Тем не менее и для нашего царства бытия, как и для Царства Божия, высшая возможная в нем красота есть индивидуальное личное бытие, чувственно воплощенное. Даже и сквозь несовершенные проявления личности просвечивает ее индивидуальная идея, полное осуществление которой возможно только в Царстве Божием. Когда до нашего сознания доходит хотя бы слабый намек на эту подлинную единственность личности, она предстает перед нами в каком-то неизъяснимом очаровании. Хорошим примером этой красоты может служить то видение ее, которое свойственно молодому человек в отношении к любимой им девушке или девушке в отношении к любимому ею юноше.
Впервые любовь открывает глаза на подлинную индивидуальность личности. Отсюда понятно, что восприятие индивидуальности, а, следовательно, и видение высшей ступени красоты в ее полноте нам удается очень редко.
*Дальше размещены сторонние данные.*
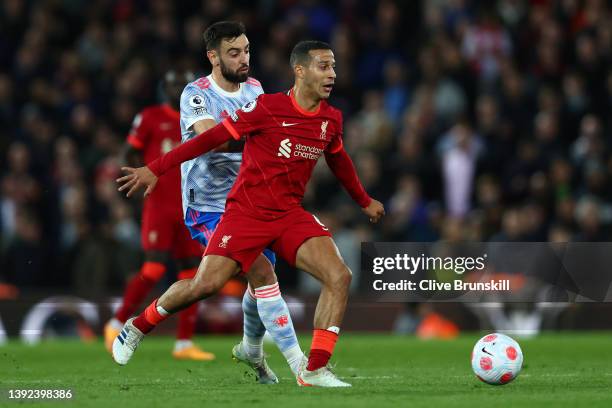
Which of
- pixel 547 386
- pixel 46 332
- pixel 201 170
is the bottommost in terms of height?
pixel 46 332

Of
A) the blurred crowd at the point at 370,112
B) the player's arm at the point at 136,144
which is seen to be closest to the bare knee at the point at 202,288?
the player's arm at the point at 136,144

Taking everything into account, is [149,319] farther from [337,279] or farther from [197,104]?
[197,104]

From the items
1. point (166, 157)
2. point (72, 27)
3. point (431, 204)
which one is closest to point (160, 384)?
point (166, 157)

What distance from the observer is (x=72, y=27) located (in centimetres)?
1950

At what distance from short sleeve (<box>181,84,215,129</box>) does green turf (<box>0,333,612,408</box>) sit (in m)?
1.74

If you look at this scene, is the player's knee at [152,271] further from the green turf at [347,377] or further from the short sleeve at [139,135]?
the short sleeve at [139,135]

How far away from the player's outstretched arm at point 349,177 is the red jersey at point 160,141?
301 cm

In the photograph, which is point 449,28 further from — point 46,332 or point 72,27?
point 46,332

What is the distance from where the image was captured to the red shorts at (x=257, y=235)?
8.48 meters

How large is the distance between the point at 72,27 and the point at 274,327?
1178 cm

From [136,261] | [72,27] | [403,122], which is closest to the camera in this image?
[136,261]

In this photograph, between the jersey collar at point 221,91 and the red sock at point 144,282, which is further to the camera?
the red sock at point 144,282

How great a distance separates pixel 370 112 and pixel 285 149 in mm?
8829

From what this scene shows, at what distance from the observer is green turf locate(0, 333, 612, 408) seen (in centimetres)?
781
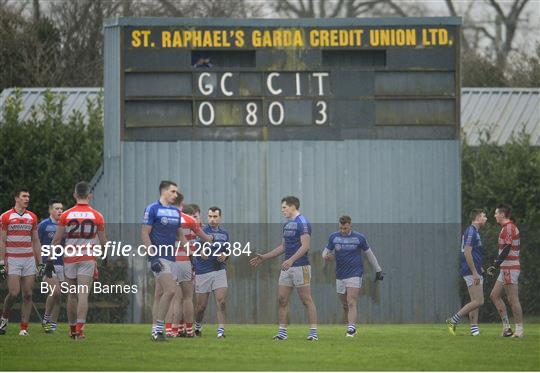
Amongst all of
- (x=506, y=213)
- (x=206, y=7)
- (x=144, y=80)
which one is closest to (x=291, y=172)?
(x=144, y=80)

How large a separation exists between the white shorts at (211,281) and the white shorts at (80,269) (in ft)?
7.81

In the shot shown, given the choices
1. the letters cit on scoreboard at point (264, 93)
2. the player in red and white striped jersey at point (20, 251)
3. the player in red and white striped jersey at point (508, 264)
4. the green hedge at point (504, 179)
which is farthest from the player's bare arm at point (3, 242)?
the green hedge at point (504, 179)

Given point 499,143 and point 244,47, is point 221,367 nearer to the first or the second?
point 244,47

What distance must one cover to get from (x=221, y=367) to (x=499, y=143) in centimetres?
2257

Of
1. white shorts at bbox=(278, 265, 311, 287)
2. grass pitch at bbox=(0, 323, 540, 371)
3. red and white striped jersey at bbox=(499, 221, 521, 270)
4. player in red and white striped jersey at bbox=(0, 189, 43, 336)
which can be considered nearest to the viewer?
grass pitch at bbox=(0, 323, 540, 371)

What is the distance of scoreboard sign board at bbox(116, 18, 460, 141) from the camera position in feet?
89.6

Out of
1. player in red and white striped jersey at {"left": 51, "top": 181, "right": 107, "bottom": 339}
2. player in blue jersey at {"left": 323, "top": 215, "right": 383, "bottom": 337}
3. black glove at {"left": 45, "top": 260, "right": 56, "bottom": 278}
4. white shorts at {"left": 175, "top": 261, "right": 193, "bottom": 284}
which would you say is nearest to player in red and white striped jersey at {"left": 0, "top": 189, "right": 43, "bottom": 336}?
black glove at {"left": 45, "top": 260, "right": 56, "bottom": 278}

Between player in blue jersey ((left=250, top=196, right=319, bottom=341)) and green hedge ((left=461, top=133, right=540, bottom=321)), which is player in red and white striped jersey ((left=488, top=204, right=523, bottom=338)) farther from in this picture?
green hedge ((left=461, top=133, right=540, bottom=321))

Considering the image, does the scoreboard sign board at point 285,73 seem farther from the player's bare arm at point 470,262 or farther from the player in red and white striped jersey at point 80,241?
the player in red and white striped jersey at point 80,241

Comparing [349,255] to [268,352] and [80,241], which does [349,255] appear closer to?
[268,352]

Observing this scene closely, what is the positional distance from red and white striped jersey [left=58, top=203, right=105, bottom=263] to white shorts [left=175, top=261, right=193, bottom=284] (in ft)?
5.10

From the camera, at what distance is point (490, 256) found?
30141 mm

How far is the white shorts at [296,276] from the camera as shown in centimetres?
2116

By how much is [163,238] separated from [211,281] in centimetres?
246
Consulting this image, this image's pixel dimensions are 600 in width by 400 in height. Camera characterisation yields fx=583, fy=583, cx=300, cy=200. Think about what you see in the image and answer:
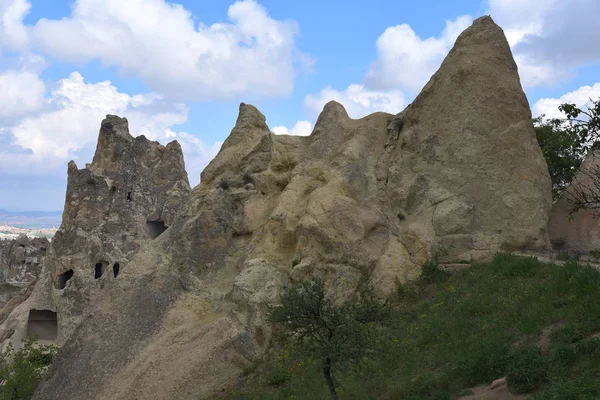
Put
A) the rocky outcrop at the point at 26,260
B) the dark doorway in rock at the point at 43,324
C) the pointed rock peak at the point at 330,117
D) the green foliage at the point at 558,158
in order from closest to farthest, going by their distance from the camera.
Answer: the pointed rock peak at the point at 330,117 → the green foliage at the point at 558,158 → the dark doorway in rock at the point at 43,324 → the rocky outcrop at the point at 26,260

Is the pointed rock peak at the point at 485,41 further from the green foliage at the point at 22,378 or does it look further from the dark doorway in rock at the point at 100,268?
the dark doorway in rock at the point at 100,268

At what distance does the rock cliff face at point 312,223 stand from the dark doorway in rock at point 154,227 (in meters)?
18.0

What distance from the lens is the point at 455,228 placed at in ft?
50.3

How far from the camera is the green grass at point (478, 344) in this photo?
872cm

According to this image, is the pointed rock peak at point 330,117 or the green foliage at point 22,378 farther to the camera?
the pointed rock peak at point 330,117

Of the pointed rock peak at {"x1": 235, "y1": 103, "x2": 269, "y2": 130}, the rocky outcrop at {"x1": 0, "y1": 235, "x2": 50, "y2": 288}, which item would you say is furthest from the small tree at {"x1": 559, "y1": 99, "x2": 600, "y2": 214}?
the rocky outcrop at {"x1": 0, "y1": 235, "x2": 50, "y2": 288}

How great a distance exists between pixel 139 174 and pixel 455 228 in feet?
78.8

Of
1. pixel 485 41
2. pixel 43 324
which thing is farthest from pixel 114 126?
pixel 485 41

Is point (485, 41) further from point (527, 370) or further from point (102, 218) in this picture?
point (102, 218)

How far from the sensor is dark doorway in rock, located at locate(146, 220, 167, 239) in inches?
1382

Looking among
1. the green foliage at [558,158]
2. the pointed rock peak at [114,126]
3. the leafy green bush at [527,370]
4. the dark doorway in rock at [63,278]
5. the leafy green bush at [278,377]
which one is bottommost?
the leafy green bush at [278,377]

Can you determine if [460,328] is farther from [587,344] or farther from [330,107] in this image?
[330,107]

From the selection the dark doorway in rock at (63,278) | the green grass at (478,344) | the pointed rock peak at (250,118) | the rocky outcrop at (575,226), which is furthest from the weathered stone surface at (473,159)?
the dark doorway in rock at (63,278)

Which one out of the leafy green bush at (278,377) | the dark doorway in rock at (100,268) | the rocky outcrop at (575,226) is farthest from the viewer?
the dark doorway in rock at (100,268)
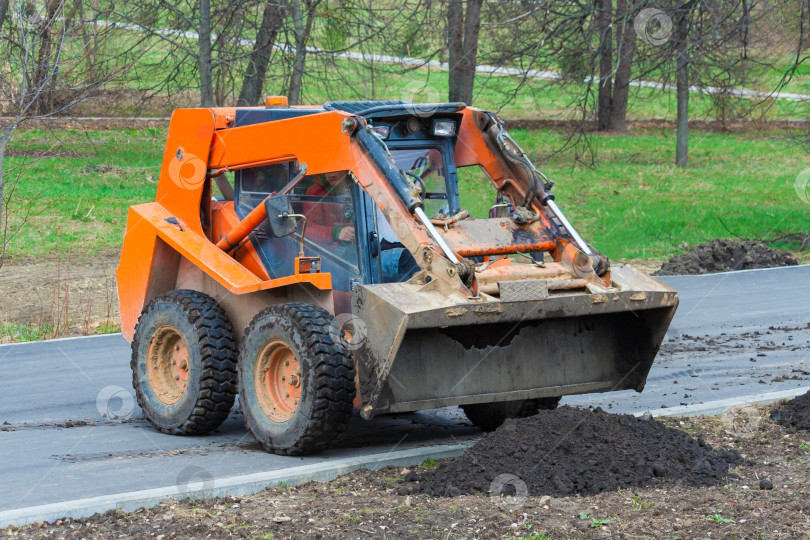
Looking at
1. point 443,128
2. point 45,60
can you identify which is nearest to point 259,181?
point 443,128

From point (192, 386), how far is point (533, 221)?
2710 millimetres

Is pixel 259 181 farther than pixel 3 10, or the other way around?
pixel 3 10

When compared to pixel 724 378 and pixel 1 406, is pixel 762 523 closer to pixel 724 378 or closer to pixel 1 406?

К тому же опознание ее чрезвычайно затруднено тем, что все абсолютно индивидуальное невыразимо в общих понятиях, а мы в своем знании, следуя повседневным практическим потребностям, привыкли останавливаться на той поверхностной стороне бытия, которая повторима и выразима в общих понятиях[44]44
Обо всех этих трудностях восприятия индивидуальности подробно сказано в моей книге «Чувственная, интеллектуальная и мистическая интуиция» в главе «Человеческое Я как предмет мистической интуиции».
[Закрыть].
Воспринимать индивидуальность личности и несказанную красоту ее человеку удается чаще всего в кругу своей семьи, особенно в отношении к любимому ребенку; также в отношении к своим друзьям и приятелям можно бывает достигнуть этой высшей ступени восприятия личности. Еще труднее воспринять индивидуальность личности высшего, чем человек, порядка – нации, церкви и т. п. Высокой ступени осознания может достигнуть человек в отношении к индивидуальности своей нации, если он подлинно любит ее; тогда он усматривает и красоту ее, но, конечно, выразить ее можно разве лишь средствами художественного творчества.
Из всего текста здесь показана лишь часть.